We present the design and preliminary characterization of a 32 × 32 SPAD time-gated imager in a 0.16 µm BCD technology featuring an innovative pixel structure, composed of four single-photon detectors, independent event counters and a shared Time-to-Digital Converter (TDC). This approach allows our design to reach higher fill factor (9.6 % with a pixel pitch of 100 µm) than typical SPAD imagers with in-pixel TDC, as well as reducing the power dissipation of the chip itself.
INTRODUCTION
Time-resolved detection of faint (down to single photon) light signals is required by many industrial and scientific applications, ranging from 3D imaging (such as LIDAR, surveillance, object tracking) [1] , [2] to Time Correlated Single Photon Counting (TCSPC) 3 . Moreover, many of these applications benefit from the ability to perform temporal selection ("time gating") of the incoming photons in order to reduce or reject unwanted components of the light signal.
Single-Photon Avalanche Diodes (SPADs) are detectors capable of single photon sensitivity which easily lend themselves to sub-nanosecond time-gated operation and can be manufactured in standard CMOS processes, allowing the integration of detectors, front-end and more sophisticated circuitry such as Time-to-Digital Converters in a single, low cost monolithic IC.
This trend has driven the development of low cost, large size CMOS SPAD imagers.

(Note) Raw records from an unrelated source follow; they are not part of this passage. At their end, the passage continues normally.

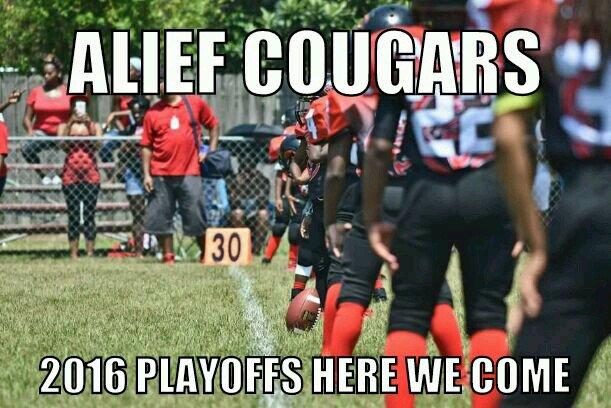 Alief cougars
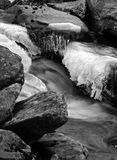 Fast Flowing stream in winter Royalty Free Stock Image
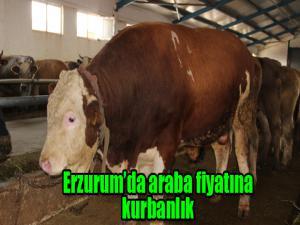 Erzurum'da araba fiyatına kurbanlık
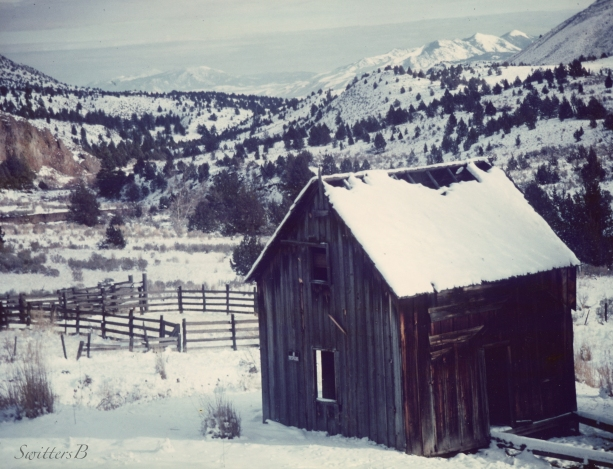 old cabin-oregon-ochoco-Muncy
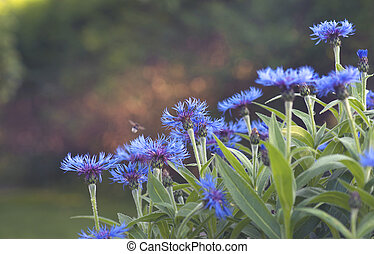 Cornflowers - Bunch of cornflowers with blurred bee in a...
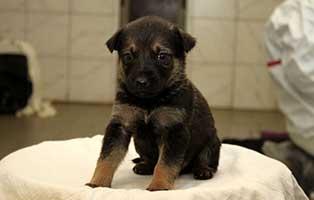 labrador-mischling-welpen-ruede4 10 Labrador Mischlingswelpen suchen Start-ins-Leben Paten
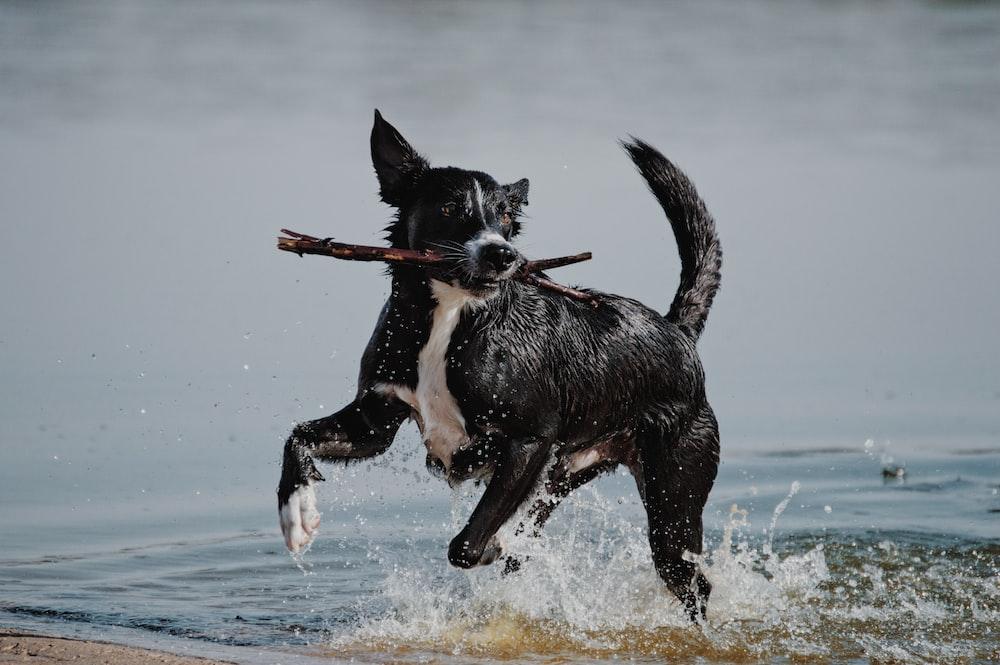 black and white short coat medium dog running on water during daytime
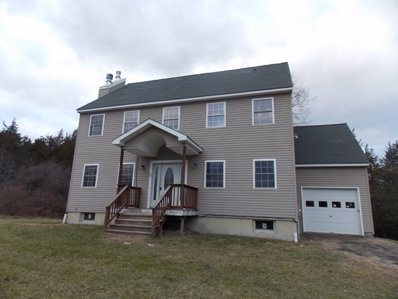 20 Superstitious Dr, Coxsackie, NY 12051 - #: P111TLT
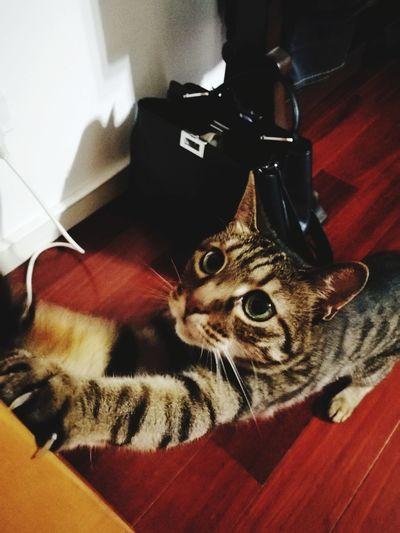 Cats Feline Pets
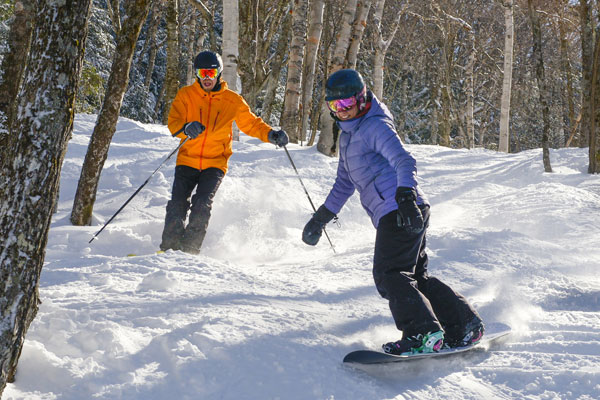 A skier and a snowboarder enjoy a gladed trail on a sunny day.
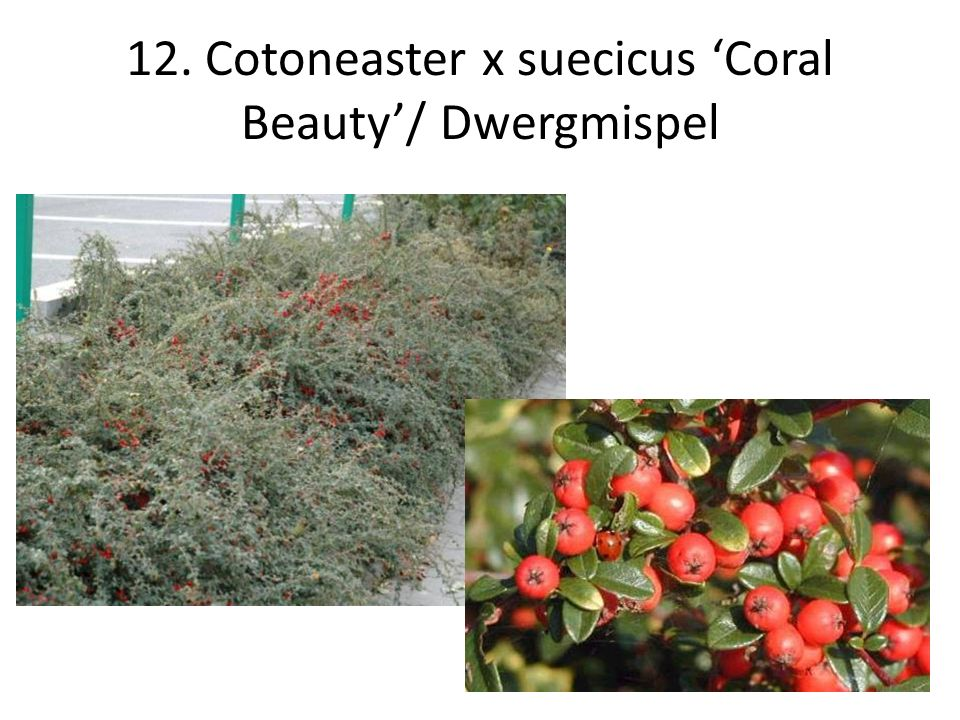 12. Cotoneaster x suecicus 'Coral Beauty'/ Dwergmispel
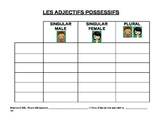 LES ADJECTIFS POSSESSIFS: Fillable Chart on French Possessive Adjectives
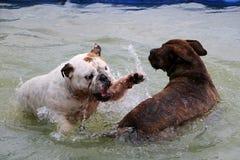 2 английских бульдога в бассейне Стоковая Фотография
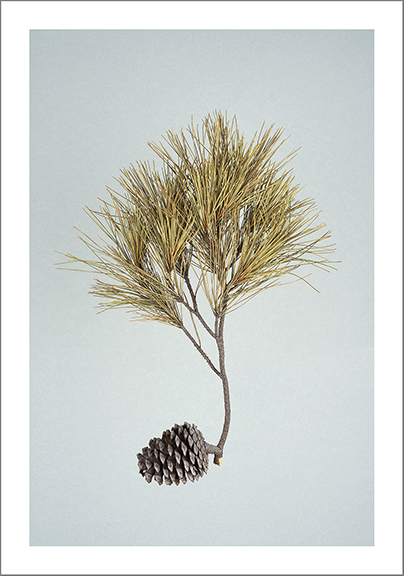 "9-24-14, Ode to Edie (Pine Cone) | 19.75""x14"" (framed)"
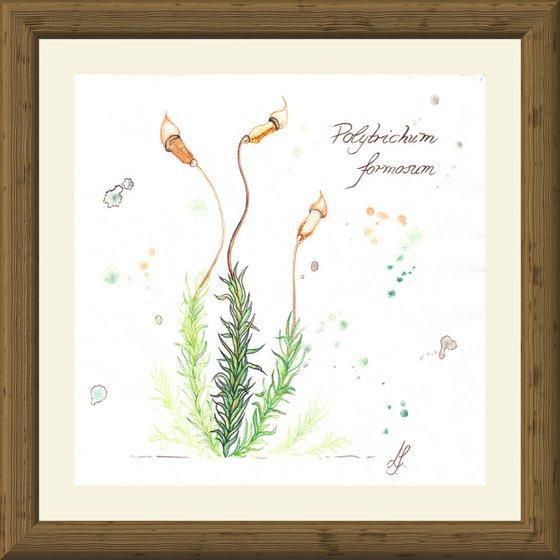 Polytrichum formosum - Beautiful haircap moss - Plant Study #3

Indeed, several examples of CMOS SPAD arrays can be found in literature, both capable of photon-counting or photon-timing and having from few tens of pixels up to QVGA resolution [4] [5] [6] [7] [8] . However, only few of those imagers are able to perform simultaneous counting and timing operation, and the in-pixel integration of high resolution TDCs generally results in low fill factor.
IMAGER ARCHITECTURE
We present a SPAD imager developed in a 0.16 µm BCD technology. The array is composed of 32 × 32 SPAD detectors having 32 µm × 32 µm square-shaped active area with rounded corners, with 100 µm detector pitch and a fill-factor of 9.6 %. The imager naturally operates in simultaneous photon counting and timing mode, but it can be configured to work as counting only or timing only for reduced power consumption or increased frame rate. The array architecture is the same presented in 9 . A global GATE signal is used to enable and disable the SPADs, allowing for temporal selection of incoming photons, as well as operating as a global shutter signal. Gating windows with sub-ns transitions guarantee good detection uniformity within the gate window.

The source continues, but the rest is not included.